Cuando creíamos cándidamente que éramos más o menos solventes y que jugábamos en la primera división de los países desarrollados, algunas cosas pasaban desapercibidas o no les dábamos suficiente importancia.
El sector asociativo, de las entidades sociales y del voluntariado llegó a vivir un momento de expansión. Eso fue muy bueno y generó confianza -absolutamente merecida- hacia este tipo de organizaciones.
Pero cuando empezaron a flaquear los fondos públicos y privados que sostenían en gran parte estas iniciativas, algunos aspectos menos épicos de sus modus operandi asomaron la cabecita.
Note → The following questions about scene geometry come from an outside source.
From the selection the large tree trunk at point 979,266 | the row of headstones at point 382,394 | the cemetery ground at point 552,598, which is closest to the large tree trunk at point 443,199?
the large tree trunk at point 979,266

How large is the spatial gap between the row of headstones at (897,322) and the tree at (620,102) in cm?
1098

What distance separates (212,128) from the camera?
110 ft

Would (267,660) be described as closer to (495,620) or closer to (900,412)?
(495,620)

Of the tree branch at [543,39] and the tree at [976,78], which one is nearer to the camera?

Me preocupa, por ejemplo, el poder de las personas con transtornos leves de personalidad que ostentan cargos de responsabilidad. Y digo leves porque los graves-graves suelen ser evidentes y detectarse a tiempo.
Sin embargo, los jefes, coordinadores o responsables que padecen obsesiones, delirios de grandeza, percepción distorsionada de la realidad… o simplemente ataques profundos de envidia cochina, muchas veces continúan aferrados a su puesto, ejerciendo un poder despótico y errático.
Eso ya pasaba antes, ciertamente, pero no estaba tensionado por la situación de escasísimos recursos que sufrimos ahora.
Cuando deberíamos contar con el mejor liderazgo, para enfrentarnos con lucidez y valentía a los nuevos retos, a veces no encontramos la manera de alimentarlo, atrapados en paranoias que otros crearon y no tuvimos el valor de desmontar en su momento.
El bienestar también tapaba nuestras pobres limitaciones.